Work task
Reproduce the items below word for word, from the first line through the line containing "How many slices does the pie chart have? 3 What value", with both of those lines included.

Extracted entries
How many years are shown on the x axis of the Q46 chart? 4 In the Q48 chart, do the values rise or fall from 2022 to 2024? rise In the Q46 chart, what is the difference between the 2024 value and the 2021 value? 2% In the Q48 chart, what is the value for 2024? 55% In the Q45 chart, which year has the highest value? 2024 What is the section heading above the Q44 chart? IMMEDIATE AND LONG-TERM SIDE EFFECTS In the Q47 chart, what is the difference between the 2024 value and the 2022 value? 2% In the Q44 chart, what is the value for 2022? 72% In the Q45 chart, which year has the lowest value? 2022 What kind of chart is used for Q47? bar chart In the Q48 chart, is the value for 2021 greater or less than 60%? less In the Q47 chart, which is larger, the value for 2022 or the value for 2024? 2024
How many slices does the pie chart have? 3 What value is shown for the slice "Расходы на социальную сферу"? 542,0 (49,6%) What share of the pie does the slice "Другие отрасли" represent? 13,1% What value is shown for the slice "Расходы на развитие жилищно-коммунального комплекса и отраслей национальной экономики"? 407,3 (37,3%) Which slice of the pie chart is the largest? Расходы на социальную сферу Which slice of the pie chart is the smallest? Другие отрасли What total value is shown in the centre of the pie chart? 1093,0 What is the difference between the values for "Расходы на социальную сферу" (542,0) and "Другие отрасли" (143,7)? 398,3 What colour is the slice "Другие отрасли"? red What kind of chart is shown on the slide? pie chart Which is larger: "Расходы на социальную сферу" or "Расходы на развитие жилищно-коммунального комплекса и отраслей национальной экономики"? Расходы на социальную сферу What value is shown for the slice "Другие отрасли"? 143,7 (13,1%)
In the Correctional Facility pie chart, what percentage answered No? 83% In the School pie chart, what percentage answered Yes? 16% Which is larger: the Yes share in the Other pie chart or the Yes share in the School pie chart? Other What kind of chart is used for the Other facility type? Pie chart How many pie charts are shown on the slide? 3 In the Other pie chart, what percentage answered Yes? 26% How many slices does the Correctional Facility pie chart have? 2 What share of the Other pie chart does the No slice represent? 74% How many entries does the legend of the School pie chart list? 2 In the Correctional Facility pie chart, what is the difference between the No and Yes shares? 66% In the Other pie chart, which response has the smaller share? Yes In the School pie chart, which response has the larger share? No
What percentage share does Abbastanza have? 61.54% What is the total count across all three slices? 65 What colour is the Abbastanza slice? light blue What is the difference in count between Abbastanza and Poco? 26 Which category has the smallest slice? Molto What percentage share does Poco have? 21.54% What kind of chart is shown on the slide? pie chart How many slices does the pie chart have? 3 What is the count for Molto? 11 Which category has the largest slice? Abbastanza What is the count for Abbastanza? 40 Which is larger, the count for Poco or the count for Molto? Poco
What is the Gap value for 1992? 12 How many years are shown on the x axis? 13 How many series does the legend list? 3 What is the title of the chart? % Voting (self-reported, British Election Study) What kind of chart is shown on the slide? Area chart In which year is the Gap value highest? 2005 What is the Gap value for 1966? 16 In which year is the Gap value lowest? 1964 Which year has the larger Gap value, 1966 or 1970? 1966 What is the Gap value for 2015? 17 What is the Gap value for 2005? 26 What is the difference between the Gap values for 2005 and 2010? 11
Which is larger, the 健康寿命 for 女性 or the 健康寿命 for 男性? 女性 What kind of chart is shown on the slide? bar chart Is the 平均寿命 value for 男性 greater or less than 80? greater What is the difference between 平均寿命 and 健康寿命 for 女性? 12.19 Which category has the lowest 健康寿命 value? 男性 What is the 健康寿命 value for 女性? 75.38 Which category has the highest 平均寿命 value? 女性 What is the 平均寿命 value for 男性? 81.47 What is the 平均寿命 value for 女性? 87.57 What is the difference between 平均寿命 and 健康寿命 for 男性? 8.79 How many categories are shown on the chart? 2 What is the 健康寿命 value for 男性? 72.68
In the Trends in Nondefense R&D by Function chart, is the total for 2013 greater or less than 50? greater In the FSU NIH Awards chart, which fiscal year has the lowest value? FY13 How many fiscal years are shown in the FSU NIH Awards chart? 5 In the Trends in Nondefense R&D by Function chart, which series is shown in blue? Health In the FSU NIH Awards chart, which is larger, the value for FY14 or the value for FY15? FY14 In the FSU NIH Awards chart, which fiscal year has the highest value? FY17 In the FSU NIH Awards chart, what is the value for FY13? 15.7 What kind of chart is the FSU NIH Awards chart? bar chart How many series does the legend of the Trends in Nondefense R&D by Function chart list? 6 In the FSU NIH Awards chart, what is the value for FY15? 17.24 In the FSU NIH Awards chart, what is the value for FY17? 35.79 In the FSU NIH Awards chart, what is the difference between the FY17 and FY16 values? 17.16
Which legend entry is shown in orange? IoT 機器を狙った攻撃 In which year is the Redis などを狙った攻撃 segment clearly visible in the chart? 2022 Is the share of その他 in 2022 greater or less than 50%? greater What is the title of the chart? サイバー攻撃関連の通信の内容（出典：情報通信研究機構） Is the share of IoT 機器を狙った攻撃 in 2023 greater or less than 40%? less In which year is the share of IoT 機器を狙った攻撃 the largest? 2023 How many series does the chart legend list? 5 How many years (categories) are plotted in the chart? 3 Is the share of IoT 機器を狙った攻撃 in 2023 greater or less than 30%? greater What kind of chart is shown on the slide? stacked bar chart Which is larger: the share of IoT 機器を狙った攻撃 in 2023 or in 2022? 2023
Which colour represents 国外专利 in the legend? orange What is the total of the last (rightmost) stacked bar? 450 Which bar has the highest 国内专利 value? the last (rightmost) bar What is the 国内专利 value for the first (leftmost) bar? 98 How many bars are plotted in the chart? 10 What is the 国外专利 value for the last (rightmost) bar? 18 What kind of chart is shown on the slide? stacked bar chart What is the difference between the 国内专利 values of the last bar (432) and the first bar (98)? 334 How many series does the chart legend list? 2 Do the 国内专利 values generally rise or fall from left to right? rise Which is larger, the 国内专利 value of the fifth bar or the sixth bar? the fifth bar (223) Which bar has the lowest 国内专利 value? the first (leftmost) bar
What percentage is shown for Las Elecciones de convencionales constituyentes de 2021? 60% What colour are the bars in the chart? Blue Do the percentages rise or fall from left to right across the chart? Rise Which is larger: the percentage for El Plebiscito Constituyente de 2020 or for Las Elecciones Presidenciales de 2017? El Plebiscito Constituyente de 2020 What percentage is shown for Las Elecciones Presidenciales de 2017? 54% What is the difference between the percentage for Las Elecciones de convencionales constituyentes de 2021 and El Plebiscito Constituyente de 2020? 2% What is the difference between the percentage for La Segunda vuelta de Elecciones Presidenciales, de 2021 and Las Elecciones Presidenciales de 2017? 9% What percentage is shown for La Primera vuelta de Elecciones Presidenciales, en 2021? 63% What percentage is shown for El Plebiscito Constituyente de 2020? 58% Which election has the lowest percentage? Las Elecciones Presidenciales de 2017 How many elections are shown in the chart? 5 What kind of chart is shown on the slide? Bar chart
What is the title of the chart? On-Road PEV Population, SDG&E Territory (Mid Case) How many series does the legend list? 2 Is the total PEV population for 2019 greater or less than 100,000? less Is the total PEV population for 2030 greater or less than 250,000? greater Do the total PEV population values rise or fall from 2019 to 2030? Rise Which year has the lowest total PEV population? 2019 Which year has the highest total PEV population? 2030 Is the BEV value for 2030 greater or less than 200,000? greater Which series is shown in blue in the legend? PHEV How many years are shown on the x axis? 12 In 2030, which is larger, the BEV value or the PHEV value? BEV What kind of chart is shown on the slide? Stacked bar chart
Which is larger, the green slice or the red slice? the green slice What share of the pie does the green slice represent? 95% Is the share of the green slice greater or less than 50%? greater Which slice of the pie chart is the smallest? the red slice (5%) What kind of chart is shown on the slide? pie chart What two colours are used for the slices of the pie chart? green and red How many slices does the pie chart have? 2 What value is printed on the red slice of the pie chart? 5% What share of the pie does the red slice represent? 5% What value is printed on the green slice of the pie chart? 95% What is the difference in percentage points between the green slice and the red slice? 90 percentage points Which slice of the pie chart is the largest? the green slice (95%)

Reply
How many years are shown on the x axis of the Q46 chart? 4 In the Q48 chart, do the values rise or fall from 2022 to 2024? rise In the Q46 chart, what is the difference between the 2024 value and the 2021 value? 2% In the Q48 chart, what is the value for 2024? 55% In the Q45 chart, which year has the highest value? 2024 What is the section heading above the Q44 chart? IMMEDIATE AND LONG-TERM SIDE EFFECTS In the Q47 chart, what is the difference between the 2024 value and the 2022 value? 2% In the Q44 chart, what is the value for 2022? 72% In the Q45 chart, which year has the lowest value? 2022 What kind of chart is used for Q47? bar chart In the Q48 chart, is the value for 2021 greater or less than 60%? less In the Q47 chart, which is larger, the value for 2022 or the value for 2024? 2024
How many slices does the pie chart have? 3 What value is shown for the slice "Расходы на социальную сферу"? 542,0 (49,6%) What share of the pie does the slice "Другие отрасли" represent? 13,1% What value is shown for the slice "Расходы на развитие жилищно-коммунального комплекса и отраслей национальной экономики"? 407,3 (37,3%) Which slice of the pie chart is the largest? Расходы на социальную сферу Which slice of the pie chart is the smallest? Другие отрасли What total value is shown in the centre of the pie chart? 1093,0 What is the difference between the values for "Расходы на социальную сферу" (542,0) and "Другие отрасли" (143,7)? 398,3 What colour is the slice "Другие отрасли"? red What kind of chart is shown on the slide? pie chart Which is larger: "Расходы на социальную сферу" or "Расходы на развитие жилищно-коммунального комплекса и отраслей национальной экономики"? Расходы на социальную сферу What value is shown for the slice "Другие отрасли"? 143,7 (13,1%)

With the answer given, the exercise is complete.